Fida Jiryis, Stranger in My Own Land, p. 488
Then, the events of the second intifada unfold: Arafat is blockaded at his headquarters in Ramallah; Israel surrounds Palestinian fighters, even at the Church of the Nativity, in Bethlehem; the number of victims on both sides, especially among Palestinians, rises sharply; Israel decides to surround the West Bank with a separation wall. Fida, the only Palestinian at her workplace, feels more estranged than ever, with the few colleagues whom she had befriended becoming distant or even critical of her identity and behavior. It all brings her alienation to a boiling point. Summing it up, she declares: “What had first seemed like a miracle had turned out to be a nightmare. In eight years in Israel, I had never felt happy, nor free.” (p. 528).
She and her husband emigrate to Canada. They obtain Canadian citizenship but still return to Israel. They then divorce, and Fida moves to Ramallah, where she flourishes as a writer, first of three Arabic-language collections of short stories, and now of a historical memoir, in English, of her and her family. But, in fact, the account is one of Palestine’s ongoing Nakba, our catastrophe.

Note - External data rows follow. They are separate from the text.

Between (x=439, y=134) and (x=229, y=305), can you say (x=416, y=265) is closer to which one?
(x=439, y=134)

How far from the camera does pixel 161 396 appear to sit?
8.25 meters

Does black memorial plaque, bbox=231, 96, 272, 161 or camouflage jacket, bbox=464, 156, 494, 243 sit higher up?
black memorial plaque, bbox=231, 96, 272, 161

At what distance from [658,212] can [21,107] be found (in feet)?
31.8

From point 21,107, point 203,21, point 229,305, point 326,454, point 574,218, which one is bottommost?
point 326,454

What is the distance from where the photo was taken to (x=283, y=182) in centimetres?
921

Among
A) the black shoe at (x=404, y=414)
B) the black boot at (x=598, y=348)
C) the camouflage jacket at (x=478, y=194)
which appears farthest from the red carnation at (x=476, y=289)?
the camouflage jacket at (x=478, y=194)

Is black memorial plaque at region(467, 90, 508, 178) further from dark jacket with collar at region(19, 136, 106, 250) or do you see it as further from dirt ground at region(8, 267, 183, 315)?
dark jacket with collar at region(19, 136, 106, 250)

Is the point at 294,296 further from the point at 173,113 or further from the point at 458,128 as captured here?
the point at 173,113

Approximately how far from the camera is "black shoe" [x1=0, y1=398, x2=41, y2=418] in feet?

Please pardon this rushed summing up, for I am in a hurry to share my conclusion and clinical best guess: I am a physician and I used to be a pretty damned good diagnostician, for I practiced for several decades “in the wild,” relying on my stethoscope and five senses. Let me guess, from this distance (I am currently in Honolulu): I am certain Fida has a case of Post-Traumatic Stress Disorder (PTSD). This is not surprising at all. A study of Palestinian children in Gaza in 2003 found that 98% suffered moderate to severe levels of PTSD. Yet, I sense that Fida is doing well because she has hit upon Bibliotherapy. Way to go, Fida Jiryis, my friend!
Please note: the page numbers of the quotes refer to the Kindle version and not to the hard copy. Apologies!